| lists.openwall.net | lists / announce owl-users owl-dev john-users john-dev passwdqc-users yescrypt popa3d-users / oss-security kernel-hardening musl sabotage tlsify passwords / crypt-dev xvendor / Bugtraq Full-Disclosure linux-kernel linux-netdev linux-ext4 linux-hardening linux-cve-announce PHC | |
|
Open Source and information security mailing list archives
| ||
|
Date: Sat, 4 Jul 2020 11:42:40 -0700
From: Yonghong Song <yhs@...com>
To: Jakub Sitnicki <jakub@...udflare.com>, <bpf@...r.kernel.org>
CC: <netdev@...r.kernel.org>, <kernel-team@...udflare.com>,
Alexei Starovoitov <ast@...nel.org>,
Daniel Borkmann <daniel@...earbox.net>,
"David S. Miller" <davem@...emloft.net>,
Jakub Kicinski <kuba@...nel.org>,
Marek Majkowski <marek@...udflare.com>
Subject: Re: [PATCH bpf-next v3 02/16] bpf: Introduce SK_LOOKUP program type
with a dedicated attach point
On 7/2/20 2:24 AM, Jakub Sitnicki wrote:
> Add a new program type BPF_PROG_TYPE_SK_LOOKUP with a dedicated attach type
> BPF_SK_LOOKUP. The new program kind is to be invoked by the transport layer
> when looking up a listening socket for a new connection request for
> connection oriented protocols, or when looking up an unconnected socket for
> a packet for connection-less protocols.
>
> When called, SK_LOOKUP BPF program can select a socket that will receive
> the packet.
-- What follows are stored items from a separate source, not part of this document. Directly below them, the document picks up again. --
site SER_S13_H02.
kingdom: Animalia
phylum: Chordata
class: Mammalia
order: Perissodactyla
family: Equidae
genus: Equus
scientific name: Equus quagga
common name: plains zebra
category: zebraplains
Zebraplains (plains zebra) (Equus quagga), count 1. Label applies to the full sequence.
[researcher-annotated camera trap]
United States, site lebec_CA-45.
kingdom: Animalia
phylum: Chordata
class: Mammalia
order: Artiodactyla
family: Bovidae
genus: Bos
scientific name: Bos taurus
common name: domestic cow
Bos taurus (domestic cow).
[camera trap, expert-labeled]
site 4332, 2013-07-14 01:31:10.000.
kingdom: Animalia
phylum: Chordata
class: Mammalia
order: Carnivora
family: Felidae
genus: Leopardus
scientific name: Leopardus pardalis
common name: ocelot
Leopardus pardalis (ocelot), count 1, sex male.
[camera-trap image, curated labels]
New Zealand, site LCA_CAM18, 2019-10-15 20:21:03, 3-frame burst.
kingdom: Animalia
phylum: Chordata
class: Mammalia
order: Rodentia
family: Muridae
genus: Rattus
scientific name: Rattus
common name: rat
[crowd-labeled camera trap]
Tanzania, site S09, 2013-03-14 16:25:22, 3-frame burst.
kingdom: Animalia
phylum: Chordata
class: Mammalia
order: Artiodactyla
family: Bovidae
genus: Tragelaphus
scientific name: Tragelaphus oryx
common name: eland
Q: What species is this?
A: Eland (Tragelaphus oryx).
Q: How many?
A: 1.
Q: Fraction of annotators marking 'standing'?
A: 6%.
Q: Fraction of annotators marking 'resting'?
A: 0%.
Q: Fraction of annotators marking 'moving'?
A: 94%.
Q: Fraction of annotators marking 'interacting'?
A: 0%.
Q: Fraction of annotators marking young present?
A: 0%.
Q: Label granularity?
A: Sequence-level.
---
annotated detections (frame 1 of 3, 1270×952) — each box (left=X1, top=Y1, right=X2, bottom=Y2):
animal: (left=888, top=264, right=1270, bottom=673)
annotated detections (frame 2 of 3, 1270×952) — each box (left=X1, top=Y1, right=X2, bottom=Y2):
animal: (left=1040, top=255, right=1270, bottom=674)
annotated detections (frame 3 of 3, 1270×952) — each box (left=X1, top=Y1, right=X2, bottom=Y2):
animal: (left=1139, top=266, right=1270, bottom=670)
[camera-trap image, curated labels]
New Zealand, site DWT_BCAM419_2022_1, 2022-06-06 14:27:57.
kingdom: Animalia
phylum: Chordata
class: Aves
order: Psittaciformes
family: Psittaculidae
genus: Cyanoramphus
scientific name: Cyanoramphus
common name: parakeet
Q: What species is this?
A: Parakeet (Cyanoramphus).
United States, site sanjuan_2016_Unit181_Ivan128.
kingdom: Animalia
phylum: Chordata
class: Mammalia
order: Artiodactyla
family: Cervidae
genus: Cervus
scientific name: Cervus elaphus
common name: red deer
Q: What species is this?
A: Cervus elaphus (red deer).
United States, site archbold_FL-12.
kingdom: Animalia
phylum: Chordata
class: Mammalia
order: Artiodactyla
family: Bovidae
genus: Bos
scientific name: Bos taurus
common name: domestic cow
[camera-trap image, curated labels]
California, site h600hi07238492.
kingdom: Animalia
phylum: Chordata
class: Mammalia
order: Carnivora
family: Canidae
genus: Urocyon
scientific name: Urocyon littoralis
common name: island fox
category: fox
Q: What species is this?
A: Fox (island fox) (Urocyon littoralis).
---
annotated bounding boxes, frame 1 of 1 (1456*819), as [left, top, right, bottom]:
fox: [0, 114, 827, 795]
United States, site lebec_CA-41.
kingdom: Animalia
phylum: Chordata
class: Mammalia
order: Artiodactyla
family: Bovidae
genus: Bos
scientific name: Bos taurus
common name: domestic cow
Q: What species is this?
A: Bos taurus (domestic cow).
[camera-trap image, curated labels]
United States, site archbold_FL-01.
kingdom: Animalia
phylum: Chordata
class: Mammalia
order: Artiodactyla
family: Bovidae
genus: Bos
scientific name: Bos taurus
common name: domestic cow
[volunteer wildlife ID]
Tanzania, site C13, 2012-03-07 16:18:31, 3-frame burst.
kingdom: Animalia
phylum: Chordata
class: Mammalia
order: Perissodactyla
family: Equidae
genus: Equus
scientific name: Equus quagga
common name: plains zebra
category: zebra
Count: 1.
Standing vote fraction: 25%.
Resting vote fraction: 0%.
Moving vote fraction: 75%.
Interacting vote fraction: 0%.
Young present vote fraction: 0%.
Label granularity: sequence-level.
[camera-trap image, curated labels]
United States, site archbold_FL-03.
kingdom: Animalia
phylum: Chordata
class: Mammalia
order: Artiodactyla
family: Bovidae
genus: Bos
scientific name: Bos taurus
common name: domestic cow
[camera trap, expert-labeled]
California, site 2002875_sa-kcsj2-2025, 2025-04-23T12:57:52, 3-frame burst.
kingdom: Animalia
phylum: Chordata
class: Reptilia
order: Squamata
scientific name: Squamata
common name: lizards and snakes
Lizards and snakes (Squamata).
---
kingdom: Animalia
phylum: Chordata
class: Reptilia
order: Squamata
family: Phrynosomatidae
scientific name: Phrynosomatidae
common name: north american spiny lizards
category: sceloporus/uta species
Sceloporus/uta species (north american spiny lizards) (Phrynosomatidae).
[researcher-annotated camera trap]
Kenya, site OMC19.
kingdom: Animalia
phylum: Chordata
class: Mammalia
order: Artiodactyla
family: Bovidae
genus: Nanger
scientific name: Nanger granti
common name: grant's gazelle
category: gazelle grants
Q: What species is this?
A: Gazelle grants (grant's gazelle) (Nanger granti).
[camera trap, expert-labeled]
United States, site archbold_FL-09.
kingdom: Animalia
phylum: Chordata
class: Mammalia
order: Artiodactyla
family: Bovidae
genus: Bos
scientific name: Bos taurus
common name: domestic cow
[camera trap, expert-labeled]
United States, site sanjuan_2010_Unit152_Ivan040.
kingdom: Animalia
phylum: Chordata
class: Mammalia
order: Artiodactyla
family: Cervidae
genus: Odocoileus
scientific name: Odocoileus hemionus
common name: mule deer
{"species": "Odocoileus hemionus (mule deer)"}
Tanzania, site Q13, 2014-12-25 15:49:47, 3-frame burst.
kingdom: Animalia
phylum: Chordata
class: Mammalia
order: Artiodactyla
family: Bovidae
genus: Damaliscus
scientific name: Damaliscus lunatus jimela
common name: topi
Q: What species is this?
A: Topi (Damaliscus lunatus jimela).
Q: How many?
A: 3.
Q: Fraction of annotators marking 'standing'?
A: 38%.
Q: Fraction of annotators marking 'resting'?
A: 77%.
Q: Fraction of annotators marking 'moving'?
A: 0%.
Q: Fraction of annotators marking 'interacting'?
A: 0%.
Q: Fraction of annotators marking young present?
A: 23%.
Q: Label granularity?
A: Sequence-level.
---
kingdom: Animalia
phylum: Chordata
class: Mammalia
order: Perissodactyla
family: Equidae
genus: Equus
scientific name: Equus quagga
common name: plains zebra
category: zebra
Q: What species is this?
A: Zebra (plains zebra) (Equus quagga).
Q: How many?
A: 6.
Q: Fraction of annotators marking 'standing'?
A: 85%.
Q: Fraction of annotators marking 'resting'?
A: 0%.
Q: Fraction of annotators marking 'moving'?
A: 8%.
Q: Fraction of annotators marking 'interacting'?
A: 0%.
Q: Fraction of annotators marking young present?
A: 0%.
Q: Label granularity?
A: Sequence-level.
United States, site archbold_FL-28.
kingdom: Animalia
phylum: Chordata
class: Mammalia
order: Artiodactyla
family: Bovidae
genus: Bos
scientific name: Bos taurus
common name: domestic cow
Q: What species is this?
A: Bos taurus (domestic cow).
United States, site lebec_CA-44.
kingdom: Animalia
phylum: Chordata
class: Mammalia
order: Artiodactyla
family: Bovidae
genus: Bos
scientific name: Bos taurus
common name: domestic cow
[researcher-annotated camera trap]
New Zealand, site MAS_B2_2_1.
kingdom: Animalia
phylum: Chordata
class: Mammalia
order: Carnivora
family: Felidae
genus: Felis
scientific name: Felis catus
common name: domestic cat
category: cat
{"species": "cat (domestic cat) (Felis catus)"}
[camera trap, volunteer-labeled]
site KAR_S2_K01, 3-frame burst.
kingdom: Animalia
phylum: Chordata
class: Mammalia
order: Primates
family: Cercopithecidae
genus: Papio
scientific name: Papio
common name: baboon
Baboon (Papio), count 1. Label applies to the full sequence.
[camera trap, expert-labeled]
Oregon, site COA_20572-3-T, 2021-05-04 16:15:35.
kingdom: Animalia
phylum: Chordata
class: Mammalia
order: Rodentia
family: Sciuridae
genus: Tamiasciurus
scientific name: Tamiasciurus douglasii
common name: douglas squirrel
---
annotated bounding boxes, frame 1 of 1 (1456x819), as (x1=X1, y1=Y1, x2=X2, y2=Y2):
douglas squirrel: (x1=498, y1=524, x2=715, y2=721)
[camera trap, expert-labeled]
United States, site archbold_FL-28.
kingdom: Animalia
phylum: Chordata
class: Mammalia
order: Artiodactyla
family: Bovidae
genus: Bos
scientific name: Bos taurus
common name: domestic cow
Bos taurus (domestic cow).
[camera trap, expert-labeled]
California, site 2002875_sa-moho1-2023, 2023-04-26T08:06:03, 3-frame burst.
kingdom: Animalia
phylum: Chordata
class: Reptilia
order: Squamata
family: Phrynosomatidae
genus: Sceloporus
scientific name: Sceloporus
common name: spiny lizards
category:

This serves as a mechanism to overcome the limits of what
> bind() API allows to express. Two use-cases driving this work are:
>
> (1) steer packets destined to an IP range, on fixed port to a socket
>
> 192.0.2.0/24, port 80 -> NGINX socket
>
> (2) steer packets destined to an IP address, on any port to a socket
>
> 198.51.100.1, any port -> L7 proxy socket
>
> In its run-time context program receives information about the packet that
> triggered the socket lookup. Namely IP version, L4 protocol identifier, and
> address 4-tuple. Context can be further extended to include ingress
> interface identifier.
>
> To select a socket BPF program fetches it from a map holding socket
> references, like SOCKMAP or SOCKHASH, and calls bpf_sk_assign(ctx, sk, ...)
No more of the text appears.